The method according to FIG. 2 can be described as follows:

The raw gas from the electrolytic furnace 21 is in dedusted in an electrostatic precipitator or in a fabric filter and then in a dry gas cleaning system 23 adsorbed the hydrogen fluoride gas on AhOj.

The raw gas dust from the dust pre-separation 22 is slurried with the flotation medium 24 in a mixer 37 and this pulp with a solids content of 50 to 200 g / l is fed into the flotation system 25. The propellers 26a to 26e ensure a very fine-bubble entry of the sucked in or forced air. With these air bubbles and by adding the Sarnmle · foamer combination 27, the impurities are floated out together with the carbon on the surface.

The liquor 29 is withdrawn via the discharge chute 28, while the cleaned liquor is via the outlet 30 Sediment is discharged.

The valuable ingredients in the sediment such as chiolite, cryolite and aluminum oxide (clay) can after the dewatering and drying 31 are returned directly to the electrolysis furnace.

The flotation medium is characterized by the following composition:

Fluoride content:

Sulphate content:

PH value:

0.5 to 20 g / l 0.5 to 40 g / l 0.5 to 6, preferred

to X

The collector-foamer combination - also known as a flotation aid - consists of one Mixture of butanol and decanol with additions of 2-ethylhexanol and Hcptanol isomerism. This resource is added in an amount of 0.1 to 5 g / l of the pulp in order to separate it into sediment and liquor to accelerate.

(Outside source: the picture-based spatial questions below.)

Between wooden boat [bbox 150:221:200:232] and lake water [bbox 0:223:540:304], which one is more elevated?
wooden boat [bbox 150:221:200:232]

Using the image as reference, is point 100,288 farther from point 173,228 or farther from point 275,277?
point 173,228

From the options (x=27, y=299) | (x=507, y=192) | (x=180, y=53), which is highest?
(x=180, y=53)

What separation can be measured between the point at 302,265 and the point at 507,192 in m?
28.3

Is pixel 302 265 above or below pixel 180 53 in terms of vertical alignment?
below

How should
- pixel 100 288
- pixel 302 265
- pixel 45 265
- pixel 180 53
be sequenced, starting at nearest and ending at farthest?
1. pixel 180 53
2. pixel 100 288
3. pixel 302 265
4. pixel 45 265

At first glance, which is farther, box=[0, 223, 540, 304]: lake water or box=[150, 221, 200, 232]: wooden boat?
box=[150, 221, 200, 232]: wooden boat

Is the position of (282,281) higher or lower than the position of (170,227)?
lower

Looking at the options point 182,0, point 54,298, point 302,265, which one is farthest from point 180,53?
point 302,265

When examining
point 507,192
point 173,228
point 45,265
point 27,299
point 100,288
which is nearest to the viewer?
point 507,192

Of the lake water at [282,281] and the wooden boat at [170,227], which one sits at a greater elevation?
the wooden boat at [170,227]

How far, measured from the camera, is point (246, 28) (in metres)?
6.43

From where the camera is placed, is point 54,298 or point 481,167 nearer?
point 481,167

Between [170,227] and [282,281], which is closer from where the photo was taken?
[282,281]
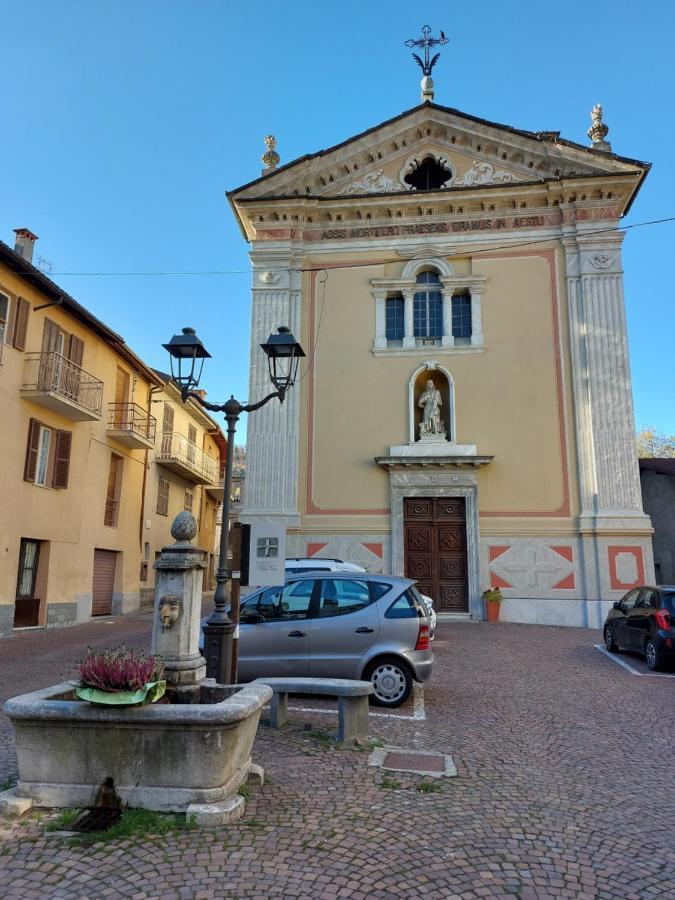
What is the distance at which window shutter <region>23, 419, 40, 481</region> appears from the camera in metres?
15.7

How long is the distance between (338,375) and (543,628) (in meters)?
8.63

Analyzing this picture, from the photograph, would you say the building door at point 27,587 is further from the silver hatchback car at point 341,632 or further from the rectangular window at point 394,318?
the rectangular window at point 394,318

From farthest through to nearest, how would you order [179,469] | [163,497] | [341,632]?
[179,469] < [163,497] < [341,632]

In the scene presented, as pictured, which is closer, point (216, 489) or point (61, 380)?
point (61, 380)

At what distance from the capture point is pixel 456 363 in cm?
1819

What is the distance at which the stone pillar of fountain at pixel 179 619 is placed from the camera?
512 cm

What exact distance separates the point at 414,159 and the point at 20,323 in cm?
1222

Normal water can be used as fresh water in both processes to supplement the evaporation losses Domestic water can be used. If the domestic water is very dirty, it is advantageous to use the To improve flotation according to claim 4 by adding a collector-frother combination. this expediently takes place in a downstream cell.

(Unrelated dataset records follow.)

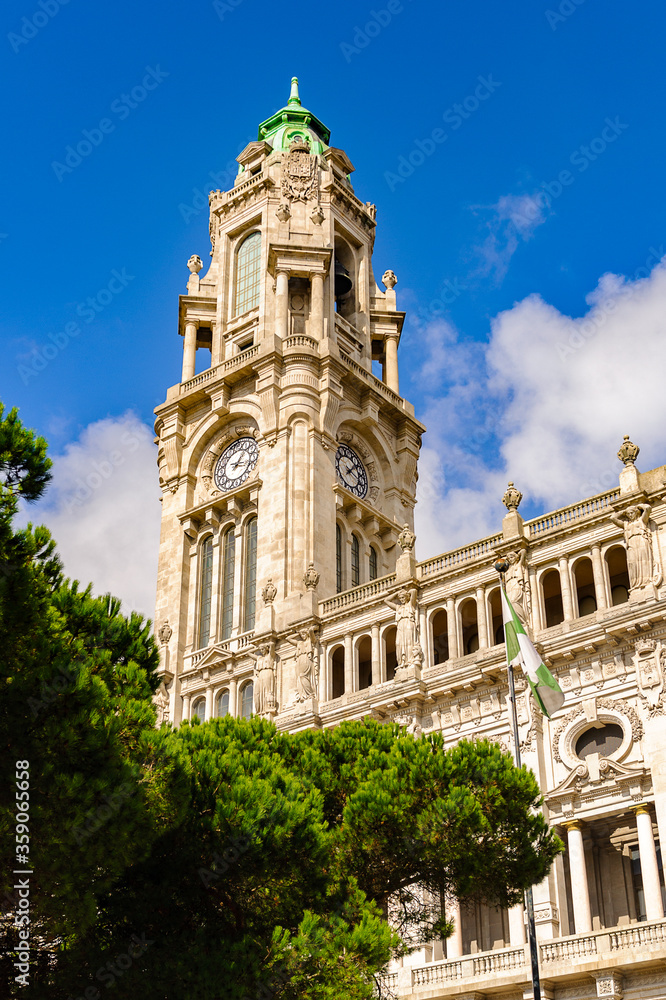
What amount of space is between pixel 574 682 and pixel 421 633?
7361 mm

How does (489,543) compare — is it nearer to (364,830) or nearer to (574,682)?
(574,682)

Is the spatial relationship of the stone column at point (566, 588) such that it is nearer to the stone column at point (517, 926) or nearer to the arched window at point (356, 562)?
the stone column at point (517, 926)

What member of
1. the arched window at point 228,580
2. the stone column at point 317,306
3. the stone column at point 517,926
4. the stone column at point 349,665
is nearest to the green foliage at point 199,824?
the stone column at point 517,926

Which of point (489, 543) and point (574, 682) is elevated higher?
point (489, 543)

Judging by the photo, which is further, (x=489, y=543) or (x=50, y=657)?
(x=489, y=543)

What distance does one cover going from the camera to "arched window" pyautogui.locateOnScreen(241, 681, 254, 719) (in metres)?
51.9

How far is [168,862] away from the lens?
25.2 m

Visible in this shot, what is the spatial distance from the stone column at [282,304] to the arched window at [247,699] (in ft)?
62.1

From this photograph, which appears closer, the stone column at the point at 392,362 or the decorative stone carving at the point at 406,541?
the decorative stone carving at the point at 406,541

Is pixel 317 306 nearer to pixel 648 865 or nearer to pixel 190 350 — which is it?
pixel 190 350

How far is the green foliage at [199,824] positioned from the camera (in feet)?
69.9

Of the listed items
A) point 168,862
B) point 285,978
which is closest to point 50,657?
point 168,862

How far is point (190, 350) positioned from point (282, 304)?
7424mm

For this purpose 2 sheets of drawings

Claims (10)

Patent claims: ! Process for the separation of dust from the waste gases of the aluminum smelting electrolysis, characterized in that a slurry the dust is subjected to a flotation, the buoyant foam with the impurities carbon, phosphorus, vanadium, titanium, iron, silicon and sulfur compounds is separated and is obtained as a sediment cryolite, chiolite and aluminum oxide, which after the Drying is used again in the aluminum smelting electrolysis. 2. The method according to claim 1, characterized in that the flotation pulp has a pH between 0.5 and 6, a fluoride concentration between 0.5 and 20 g / l and a sulfate concentration between 0.5 and 40 g / l. 3. The method according to any one of the preceding claims, characterized in that the pH is between 1 and 3. 4. The method according to any one of the preceding claims, characterized in that for To accelerate the separation, a collector-foamer combination is used, consisting of branched alcohols from butanol to decanol with additions of ethylhexanol and heptanol isomers in an amount between 0.01 to 10 g / l of pulp. 5. The method according to claim 4, characterized in that the solids content of the pulp is between 50 and 200 g / l. 6. The method according to any one of the preceding claims, characterized in that for precipitation the double salts cryolite and chiolite from the washing water caustic soda or soda solution as well Aluminum hydroxide is added. 7. The method according to any one of claims 1 to 4, characterized in that the cleaning of the Exhaust gases in a two-stage wet washing process at a flow rate of 2 to 10 liters of washing water per cubic meter of exhaust gas and a solids content of 5 to 35 g of solids per liter and that Wash water through nozzles in countercurrent to the exhaust gas on a packed bed made of plastic molded parts is sprayed. 8. The method according to claim 7, characterized in that the floating in the reservoir Foam is sucked off with gas jet pumps and then incinerated or landfilled. 9. Device for performing the method according to one of claims 1 to 5, characterized characterized in that the flotation troughs are made of plastic, wood or rubberized steel. 10. Apparatus for performing the method according to claim 8, characterized in that a dynamic packing bed with hollow plastic balls is used.